Another Torino, please.

editoriale_carlo_letteraIl cuore si stanca a compiere il solito giro degli ottanta battiti e noi non siamo ancora così vecchi da preferire la senile tranquillità all’eccitazione che afferma appena l’inizio del nostro giro su questa giostra che chiamiamo esistenza.

Domani chiedo agli azzurri di regalarmi un altro tarlo nella memoria futura, un’altra domenica che non sia solo la grande abbuffata e l’uscita serale nel chiassoso caffè. Chiedo la vertigine della paura e la ricompensa dello scampato pericolo; chiedo proprio il pericolo, la disperazione e il calcio al vaso appena comprato. Voglio essere come un infartuato al quale viene restituita l’appartenenza al giorno grazie a un’illogica manovra di respirazione indotta.

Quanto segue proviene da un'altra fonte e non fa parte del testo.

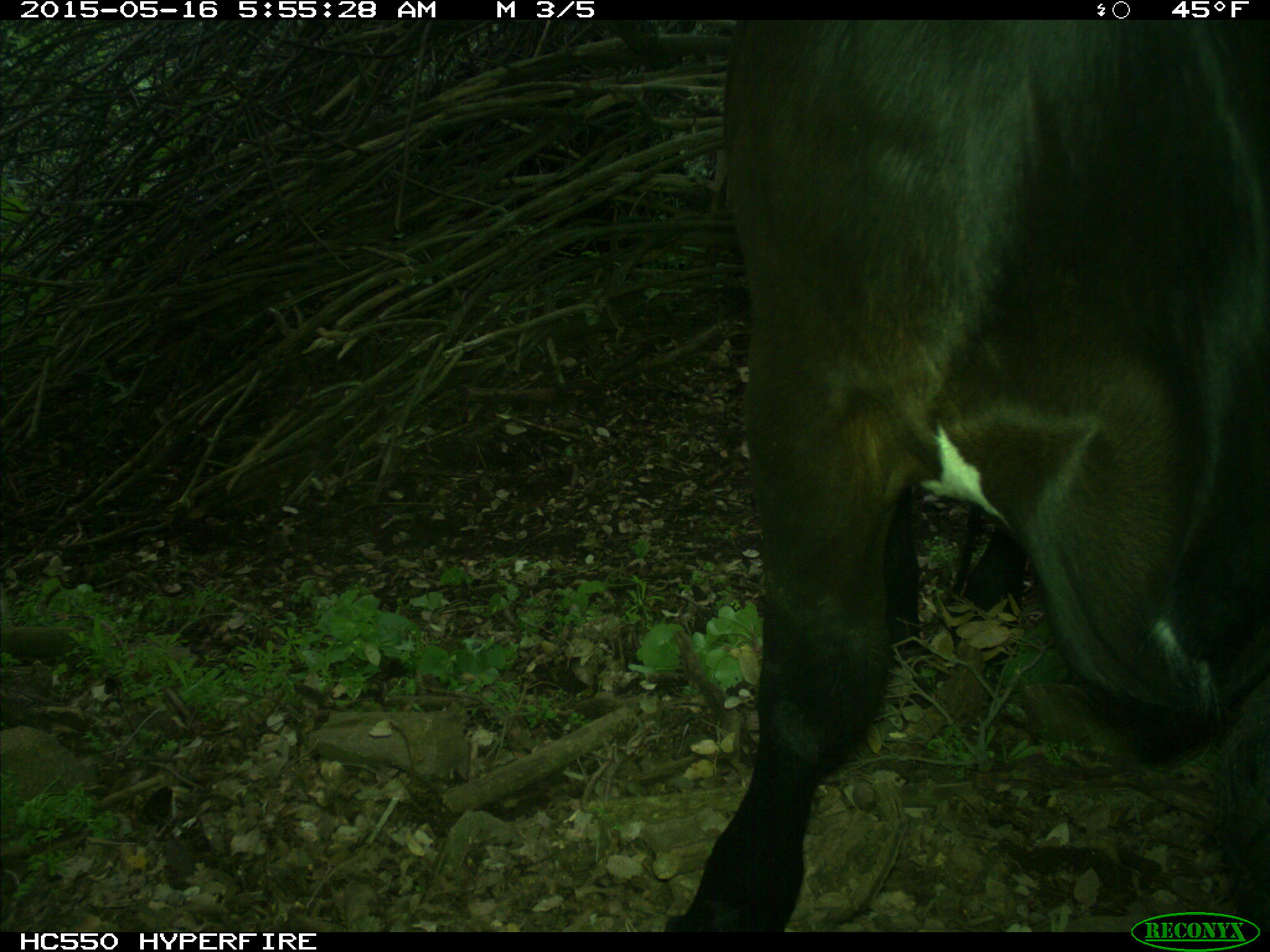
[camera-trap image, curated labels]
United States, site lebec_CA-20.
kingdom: Animalia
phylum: Chordata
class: Mammalia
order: Artiodactyla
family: Bovidae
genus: Bos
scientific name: Bos taurus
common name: domestic cow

Non sono masochista, semplicemente mi annoia il 4-0, la tranquilla gestione che promette solo sbadigli. Il calcio deve essere sofferenza se si vuol essere ripagati con la moneta della gioia. Non esiste urlo liberatorio più bello di chi si credeva morto e invece si ritrova trascinato alla riva e con il sole in pieno volto. Sogno la forma di Torino ripercorsa, l’inferno dell’odio momentaneo per chi sbaglia e la santificazione pagana di chi inventa la geometria perfetta che non credevi.

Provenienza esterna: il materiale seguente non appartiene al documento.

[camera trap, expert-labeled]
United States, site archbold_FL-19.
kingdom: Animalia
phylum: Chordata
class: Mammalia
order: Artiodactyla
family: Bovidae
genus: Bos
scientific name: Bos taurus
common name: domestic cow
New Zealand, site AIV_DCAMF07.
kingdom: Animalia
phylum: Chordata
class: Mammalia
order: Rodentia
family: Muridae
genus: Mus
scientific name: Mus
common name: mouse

Domani la cena mi deve aspettare. E’ mio solito nelle partite serali misurare il mio grado di coinvolgimento all’evento dal rapporto che stabilisco con i generi di prima necessità alla sopravvivenza. Se riesco a trangugiare qualche profilo di pane o un tassello di pizza allora sono tranquillo, e so che il Napoli ha la partita in pugno. Se ceno nel mentre dell’incontro , allora sono invalido di speranza, è segno corporeo che la mia squadra soccombe senza possibilità di resurrezioni pasquali. Se invece la cena diventa ibernata, tipo iceberg inservibile ai denti, allora so che l’incontro è stato come Torino, un attentato alla sanità della mente e un giorno che ha l’intensità di 100.

Ecco, proprio per allungare la percezione del tempo, e quindi convincermi di compiere un percorso temporale più vasto, vorrei che domani il Napoli ripetesse Torino. Guardare inebetito prodezze, insultare l’intero albero genealogico di un arbitro solo perchè ha compiuto il suo dovere razionale negandosi di congiungersi carnalmente alla mia volontà.

Domani vorrei questo. Se è vero che il settimo giorno Dio si riposò io allora mi rifiuto di imitarlo. Voglio vegliare febbricitante, e se mai dovesse scapparmi un’imprecazione blasfema non vorrei pentirmene, sicuro del sonno momentaneo di Dio. Datemi un’altra Torino, per favore.